## SELECTED PASSAGE
--- begin ---

My week begins with the review of an updated bundle of reports. I collect the stack of paper from the printer and settle in with a large cup of tea and my trusty highlighters.
After a cursory glance at performance figures for the network, I flip to the section that contains my routes. Have my efforts from the previous week paid off? Are there unexpected surprises that I will need to explain? Time to find out.
The rest of the day is allocated for review and adjustment of inventory on flight departures, or an activity I refer to as “working my flights.”
The report review helps to provide structure and narrow my focus for the week. I sometimes refer to this portion of the role as “choose your own adventure” – how can I best navigate through a massive volume of flights and make sense of passenger bookings (or lack thereof) from over the past several days?
Do I start with what appears like a clear-cut journey, although my efforts might bear no fruit? Do I try to make sense of a route with multiple, conflicting drivers impacting performance trends, investing the time in peeling back the layers of an onion – an activity with the potential for a large payoff?
Or do I simply start reviewing my routes in alphabetic and departure date order? Don’t you roll your eyes at me, it happens. Several paths to take, even more possible outcomes, and all in the pursuit of achieving optimal revenue performance on an individual flight.
With a packet of reports in hand, I meet with my colleagues to discuss performance, competitive activity, and recent trends on our respective portfolios.
I’ve already spent an hour this morning ensuring I’m prepared to rationalize the figures in the weekly batch of reports. The numbers themselves don’t always paint the full picture so it’s up to me to provide additional context and round out the narrative.
I feel like this could be a simpler activity each week if I could answer a straightforward survey question: Is current performance explained by a) competitors, b) schedule changes, c) marketing, d) weather, e) all of the above, or f) other. Sometimes I spend more time excusing performance than managing the flights.
I receive an email to review the “setup” of a few of my flights. I can see this email is part of a lengthy chain between several people in Sales before being forwarded to my boss’s boss for “resolution.”
A handful of my flights are uncompetitive; Sales is concerned that our price is deterring bookings from our corporate clients. Cursing internally, I frantically look at the offending flights to see if they’ve fallen under the radar and I’ve missed an opportunity for timely adjustments. Or that my management strategy will be called into question.
Neither outcome will be an enjoyable message to relay – either I compose a lengthy email defending the current price positioning on the flights in question.
Or I compose a lengthy email thanking Sales for bringing my attention to these flights, that swift corrective actions have been taken, and that yes, I do recognize how important value proposition is for our corporate clients. Ugh. Also, replace Sales in this narrative with a friend of the neighbor of a board member. Or Network Planning. Or Marketing. Everyone’s a critic.
Back to working my flights.
I couldn’t finish reviewing my high-profile (which in my case equals largest) routes yesterday, so my adventure continues. Any time spent here will be the most impactful on final performance to the entire network.
This is not a game of managing a set of low-hanging fruit departures, with hundreds of thousands of dollars beckoning in revenue improvement. You play the long game, identifying and optimizing those smaller wins of hundreds or thousands of dollars on every flight, but that collectively can contribute meaningfully toward the performance of your portfolio.
After Tuesday’s team meetings, the primary concern for the network is performance starting to stall for the upcoming quarter. The direction from the powers that be – review your inventory for the quarter and loosen (i.e. open more seats to sell at lower price points). And back to working my flights.

--- end ---

## WHAT THIS EXERCISE ASKS
- A) Transcribe the part of the airline revenue piece that opens with the words containing "My week begins" and closes with "to find out.".
- B) In the airline revenue piece, list every answer choice offered in the imagined survey question about what explains current performance.
The lines after this point have nothing to do with the airline revenue piece.

## DATA SECTION
--- begin ---

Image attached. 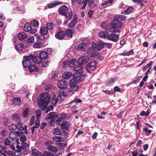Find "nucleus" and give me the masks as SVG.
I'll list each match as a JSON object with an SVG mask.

--- end ---

## REPLIES
- A)
My week begins with the review of an updated bundle of reports. I collect the stack of paper from the printer and settle in with a large cup of tea and my trusty highlighters.
After a cursory glance at performance figures for the network, I flip to the section that contains my routes. Have my efforts from the previous week paid off? Are there unexpected surprises that I will need to explain? Time to find out.

- B)
a) competitors
b) schedule changes
c) marketing
d) weather
e) all of the above
f) other